__节选文本__:
┌────────

Matrix一定要理解清楚Row和Col分別代表什么，下面來看怎么生成矩陣，代碼較長，請展開查看

View Code

        public Matrix CreateTrainMatrix(IRawTextSource textSource)
        {
            var rows = new List<int>();
            rows.Add(0);
            var cols = new List<int>();
            var vals = new List<int>();
            var categories = new List<int>();
            // 盤古分詞
            var segment = new PanguSegment();

            while (!textSource.IsEnd)
            {
                var rawText = textSource.GetNextRawText();

                if (rawText != null)
                {
                    int classId;

                    // 處理分類
                    if (GlobalInfo.Instance.ClassToId.ContainsKey(rawText.Category))
                    {
                        classId = GlobalInfo.Instance.ClassToId[rawText.Category];
                        GlobalInfo.Instance.ClassToDocCount[classId] += 1;
                    }
                    else
                    {
                        classId = GlobalInfo.Instance.ClassToId.Count;
                        GlobalInfo.Instance.ClassToId.Add(rawText.Category, classId);
                        GlobalInfo.Instance.IdToClass.Add(classId, rawText.Category);
                        GlobalInfo.Instance.ClassToDocCount.Add(classId, 1);
                    }

                    categories.Add(classId);

                    var text = rawText.Text;

                    //分詞
                    var wordList = segment.DoSegment(text);

                    // 去停用詞
                    StopWordsHandler.RemoveStopWord(wordList);
                    var partCols = new List<int>();
                    var termFres = new Dictionary<int, int>();
                    wordList.ForEach(word =>
                                         {
                                             int termId;
                                             if (!GlobalInfo.Instance.TermToId.ContainsKey(word))

└────────

__所给条目__:
┌────────

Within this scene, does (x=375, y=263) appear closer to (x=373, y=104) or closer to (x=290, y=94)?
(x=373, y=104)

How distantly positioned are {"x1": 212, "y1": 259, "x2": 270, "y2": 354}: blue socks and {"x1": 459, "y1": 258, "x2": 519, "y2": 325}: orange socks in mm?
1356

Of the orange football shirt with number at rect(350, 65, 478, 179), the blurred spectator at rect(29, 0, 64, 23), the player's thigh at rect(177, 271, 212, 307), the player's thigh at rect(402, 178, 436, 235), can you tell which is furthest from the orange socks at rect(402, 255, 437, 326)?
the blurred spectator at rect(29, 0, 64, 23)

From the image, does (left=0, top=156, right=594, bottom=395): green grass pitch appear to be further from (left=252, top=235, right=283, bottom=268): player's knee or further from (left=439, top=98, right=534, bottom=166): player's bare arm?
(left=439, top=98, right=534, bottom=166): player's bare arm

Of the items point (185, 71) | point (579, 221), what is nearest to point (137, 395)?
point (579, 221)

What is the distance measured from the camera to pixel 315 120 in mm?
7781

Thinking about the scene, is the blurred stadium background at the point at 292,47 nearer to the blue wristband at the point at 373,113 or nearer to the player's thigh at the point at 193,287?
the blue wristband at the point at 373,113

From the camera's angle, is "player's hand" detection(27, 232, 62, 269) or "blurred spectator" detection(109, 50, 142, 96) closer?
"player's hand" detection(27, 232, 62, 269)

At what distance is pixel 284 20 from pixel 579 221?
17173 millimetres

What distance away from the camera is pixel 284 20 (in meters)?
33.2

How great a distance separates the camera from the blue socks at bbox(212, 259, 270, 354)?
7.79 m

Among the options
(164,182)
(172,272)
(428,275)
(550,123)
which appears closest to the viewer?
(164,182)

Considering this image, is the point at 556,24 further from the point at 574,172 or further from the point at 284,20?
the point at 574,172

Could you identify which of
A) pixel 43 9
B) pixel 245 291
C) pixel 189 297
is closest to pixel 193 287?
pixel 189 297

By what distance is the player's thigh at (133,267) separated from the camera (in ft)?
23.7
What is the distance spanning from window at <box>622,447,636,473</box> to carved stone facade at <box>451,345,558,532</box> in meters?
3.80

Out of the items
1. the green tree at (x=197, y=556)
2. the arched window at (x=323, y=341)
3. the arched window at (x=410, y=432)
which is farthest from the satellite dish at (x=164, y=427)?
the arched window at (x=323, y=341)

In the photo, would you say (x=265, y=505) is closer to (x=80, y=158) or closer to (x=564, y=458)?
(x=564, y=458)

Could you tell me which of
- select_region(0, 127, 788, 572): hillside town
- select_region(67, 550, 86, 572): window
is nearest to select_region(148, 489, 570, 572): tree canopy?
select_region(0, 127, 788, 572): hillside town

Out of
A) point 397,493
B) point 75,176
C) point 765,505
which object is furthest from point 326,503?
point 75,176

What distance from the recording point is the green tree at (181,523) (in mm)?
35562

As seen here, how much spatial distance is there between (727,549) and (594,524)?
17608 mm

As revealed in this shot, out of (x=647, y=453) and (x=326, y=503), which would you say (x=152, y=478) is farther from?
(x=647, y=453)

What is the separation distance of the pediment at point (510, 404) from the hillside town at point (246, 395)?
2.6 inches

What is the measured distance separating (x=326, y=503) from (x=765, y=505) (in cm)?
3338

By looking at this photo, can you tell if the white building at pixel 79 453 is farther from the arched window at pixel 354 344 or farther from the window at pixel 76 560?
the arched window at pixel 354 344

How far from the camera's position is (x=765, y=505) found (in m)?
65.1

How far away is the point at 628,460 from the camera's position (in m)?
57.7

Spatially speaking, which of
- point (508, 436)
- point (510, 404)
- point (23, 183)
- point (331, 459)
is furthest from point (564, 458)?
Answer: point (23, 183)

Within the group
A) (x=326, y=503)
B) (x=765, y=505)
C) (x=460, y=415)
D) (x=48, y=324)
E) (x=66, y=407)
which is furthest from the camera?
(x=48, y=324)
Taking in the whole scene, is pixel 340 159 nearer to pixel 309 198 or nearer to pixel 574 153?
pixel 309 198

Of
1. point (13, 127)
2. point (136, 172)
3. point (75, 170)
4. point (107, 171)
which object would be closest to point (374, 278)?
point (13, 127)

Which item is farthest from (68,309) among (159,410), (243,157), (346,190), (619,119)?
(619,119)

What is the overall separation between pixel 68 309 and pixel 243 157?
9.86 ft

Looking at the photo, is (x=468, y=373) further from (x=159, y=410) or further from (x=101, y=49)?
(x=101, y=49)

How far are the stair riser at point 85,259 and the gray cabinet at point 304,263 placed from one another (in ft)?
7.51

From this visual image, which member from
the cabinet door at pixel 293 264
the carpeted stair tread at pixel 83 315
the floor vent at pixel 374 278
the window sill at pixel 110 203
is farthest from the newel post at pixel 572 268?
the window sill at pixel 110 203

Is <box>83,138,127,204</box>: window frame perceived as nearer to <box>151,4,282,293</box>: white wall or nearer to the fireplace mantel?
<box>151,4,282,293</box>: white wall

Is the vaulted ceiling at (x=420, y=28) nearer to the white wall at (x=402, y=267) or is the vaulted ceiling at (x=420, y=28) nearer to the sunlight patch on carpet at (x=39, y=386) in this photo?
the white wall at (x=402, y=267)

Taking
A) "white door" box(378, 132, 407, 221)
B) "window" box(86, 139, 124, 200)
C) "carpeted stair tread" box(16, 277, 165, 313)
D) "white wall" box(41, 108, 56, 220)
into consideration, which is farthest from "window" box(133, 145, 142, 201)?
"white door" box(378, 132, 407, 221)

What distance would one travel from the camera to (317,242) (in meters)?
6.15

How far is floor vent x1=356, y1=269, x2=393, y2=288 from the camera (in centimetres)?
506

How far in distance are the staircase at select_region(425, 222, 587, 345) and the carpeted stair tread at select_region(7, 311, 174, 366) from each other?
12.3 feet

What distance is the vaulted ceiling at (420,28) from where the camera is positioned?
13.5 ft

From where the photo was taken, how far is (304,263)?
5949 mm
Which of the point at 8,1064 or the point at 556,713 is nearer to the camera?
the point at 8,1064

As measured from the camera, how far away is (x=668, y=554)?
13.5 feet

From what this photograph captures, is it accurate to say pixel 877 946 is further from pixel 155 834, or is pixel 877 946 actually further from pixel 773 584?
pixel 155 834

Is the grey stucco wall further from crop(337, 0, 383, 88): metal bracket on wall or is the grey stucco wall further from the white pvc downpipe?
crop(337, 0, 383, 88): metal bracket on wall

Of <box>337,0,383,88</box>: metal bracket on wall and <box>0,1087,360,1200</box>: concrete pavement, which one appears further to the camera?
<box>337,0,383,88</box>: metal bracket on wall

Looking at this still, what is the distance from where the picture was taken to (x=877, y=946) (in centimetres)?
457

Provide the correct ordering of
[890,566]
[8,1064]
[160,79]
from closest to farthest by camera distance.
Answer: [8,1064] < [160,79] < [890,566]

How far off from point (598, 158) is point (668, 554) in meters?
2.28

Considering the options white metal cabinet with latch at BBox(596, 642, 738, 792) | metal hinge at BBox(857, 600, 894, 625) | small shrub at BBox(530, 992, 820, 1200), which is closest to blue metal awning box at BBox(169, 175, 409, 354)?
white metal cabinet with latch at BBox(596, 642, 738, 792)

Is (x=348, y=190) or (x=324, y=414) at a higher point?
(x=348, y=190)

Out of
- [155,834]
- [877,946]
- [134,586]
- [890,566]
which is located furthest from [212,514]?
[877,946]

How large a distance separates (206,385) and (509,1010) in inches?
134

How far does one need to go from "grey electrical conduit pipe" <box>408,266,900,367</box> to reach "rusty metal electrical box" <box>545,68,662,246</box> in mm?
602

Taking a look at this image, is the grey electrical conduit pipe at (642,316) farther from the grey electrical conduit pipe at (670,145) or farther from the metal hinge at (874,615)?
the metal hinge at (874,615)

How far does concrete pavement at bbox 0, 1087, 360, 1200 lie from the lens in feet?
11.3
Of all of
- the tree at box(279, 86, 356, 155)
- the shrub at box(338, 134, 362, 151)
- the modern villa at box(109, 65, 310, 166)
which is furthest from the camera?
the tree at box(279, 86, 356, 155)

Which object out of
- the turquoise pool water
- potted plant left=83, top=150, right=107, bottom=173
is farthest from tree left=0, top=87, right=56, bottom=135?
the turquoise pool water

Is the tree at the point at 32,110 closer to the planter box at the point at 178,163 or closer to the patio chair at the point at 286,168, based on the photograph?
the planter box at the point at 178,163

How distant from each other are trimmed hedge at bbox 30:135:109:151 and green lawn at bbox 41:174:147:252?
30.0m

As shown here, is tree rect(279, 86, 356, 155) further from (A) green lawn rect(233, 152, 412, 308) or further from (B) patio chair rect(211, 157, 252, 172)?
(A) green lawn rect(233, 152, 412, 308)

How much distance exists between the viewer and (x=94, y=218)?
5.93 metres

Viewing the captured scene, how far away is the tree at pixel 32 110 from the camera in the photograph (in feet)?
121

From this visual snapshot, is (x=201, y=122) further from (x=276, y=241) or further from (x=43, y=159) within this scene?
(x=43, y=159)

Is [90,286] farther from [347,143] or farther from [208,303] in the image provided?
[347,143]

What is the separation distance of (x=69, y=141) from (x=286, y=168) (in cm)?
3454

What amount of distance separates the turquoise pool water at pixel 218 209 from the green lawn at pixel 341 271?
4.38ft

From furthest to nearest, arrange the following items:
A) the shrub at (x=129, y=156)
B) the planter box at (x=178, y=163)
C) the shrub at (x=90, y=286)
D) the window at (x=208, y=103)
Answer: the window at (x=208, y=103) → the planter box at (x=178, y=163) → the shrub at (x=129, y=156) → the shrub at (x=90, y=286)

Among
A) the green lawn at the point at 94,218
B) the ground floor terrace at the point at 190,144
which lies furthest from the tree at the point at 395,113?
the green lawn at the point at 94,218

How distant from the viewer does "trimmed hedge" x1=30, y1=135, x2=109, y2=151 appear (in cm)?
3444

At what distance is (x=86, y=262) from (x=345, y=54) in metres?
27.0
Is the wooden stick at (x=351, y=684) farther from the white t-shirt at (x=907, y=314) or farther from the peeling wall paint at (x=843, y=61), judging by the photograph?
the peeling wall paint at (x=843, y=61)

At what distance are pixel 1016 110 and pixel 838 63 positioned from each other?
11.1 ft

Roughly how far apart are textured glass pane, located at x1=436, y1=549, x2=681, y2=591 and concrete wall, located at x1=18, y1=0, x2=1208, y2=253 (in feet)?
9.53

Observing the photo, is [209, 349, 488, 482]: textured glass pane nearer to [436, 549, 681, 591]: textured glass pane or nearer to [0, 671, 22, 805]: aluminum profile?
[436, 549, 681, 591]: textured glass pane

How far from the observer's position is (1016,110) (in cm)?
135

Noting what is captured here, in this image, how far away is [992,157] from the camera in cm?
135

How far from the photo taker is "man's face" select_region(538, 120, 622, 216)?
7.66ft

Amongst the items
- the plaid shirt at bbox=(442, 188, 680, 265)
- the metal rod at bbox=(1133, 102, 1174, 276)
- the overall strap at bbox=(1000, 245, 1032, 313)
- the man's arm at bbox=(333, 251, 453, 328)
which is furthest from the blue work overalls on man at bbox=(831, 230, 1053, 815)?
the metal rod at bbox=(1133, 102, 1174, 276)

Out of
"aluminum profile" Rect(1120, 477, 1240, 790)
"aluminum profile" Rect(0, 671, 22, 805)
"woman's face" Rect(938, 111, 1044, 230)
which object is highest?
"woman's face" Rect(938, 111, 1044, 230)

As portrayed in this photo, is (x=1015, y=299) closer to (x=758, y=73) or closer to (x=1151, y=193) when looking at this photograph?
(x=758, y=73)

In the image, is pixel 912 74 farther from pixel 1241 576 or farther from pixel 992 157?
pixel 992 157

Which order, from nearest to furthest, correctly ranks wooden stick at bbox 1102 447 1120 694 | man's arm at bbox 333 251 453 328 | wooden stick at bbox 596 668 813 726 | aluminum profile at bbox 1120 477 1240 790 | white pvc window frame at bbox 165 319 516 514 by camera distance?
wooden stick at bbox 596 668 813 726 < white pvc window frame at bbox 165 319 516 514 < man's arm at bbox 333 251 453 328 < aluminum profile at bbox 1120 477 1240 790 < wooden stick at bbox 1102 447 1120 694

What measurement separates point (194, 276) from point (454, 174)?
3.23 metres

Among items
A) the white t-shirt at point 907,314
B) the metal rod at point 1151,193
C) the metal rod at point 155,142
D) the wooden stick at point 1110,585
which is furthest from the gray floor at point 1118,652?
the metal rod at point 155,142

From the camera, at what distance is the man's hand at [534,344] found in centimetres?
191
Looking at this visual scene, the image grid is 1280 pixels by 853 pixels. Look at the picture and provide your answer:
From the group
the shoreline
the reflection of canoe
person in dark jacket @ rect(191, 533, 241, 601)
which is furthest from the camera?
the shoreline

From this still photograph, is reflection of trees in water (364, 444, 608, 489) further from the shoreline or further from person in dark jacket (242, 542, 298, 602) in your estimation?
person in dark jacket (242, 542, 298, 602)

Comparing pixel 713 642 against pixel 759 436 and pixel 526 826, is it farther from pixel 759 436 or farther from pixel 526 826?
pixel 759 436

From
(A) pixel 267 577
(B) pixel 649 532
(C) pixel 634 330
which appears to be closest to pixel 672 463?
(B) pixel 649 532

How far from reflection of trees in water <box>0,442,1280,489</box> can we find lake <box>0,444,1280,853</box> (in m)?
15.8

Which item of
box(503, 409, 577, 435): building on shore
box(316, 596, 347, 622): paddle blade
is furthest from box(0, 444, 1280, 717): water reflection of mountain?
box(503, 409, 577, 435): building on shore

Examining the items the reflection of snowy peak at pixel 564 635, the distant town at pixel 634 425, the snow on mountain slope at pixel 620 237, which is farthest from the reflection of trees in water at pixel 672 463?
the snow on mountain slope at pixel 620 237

└────────

__任务__: 上方节选文本开头说，对于Matrix，一定要理解清楚什么？

__输出__: 要理解清楚Row和Col分别代表什么。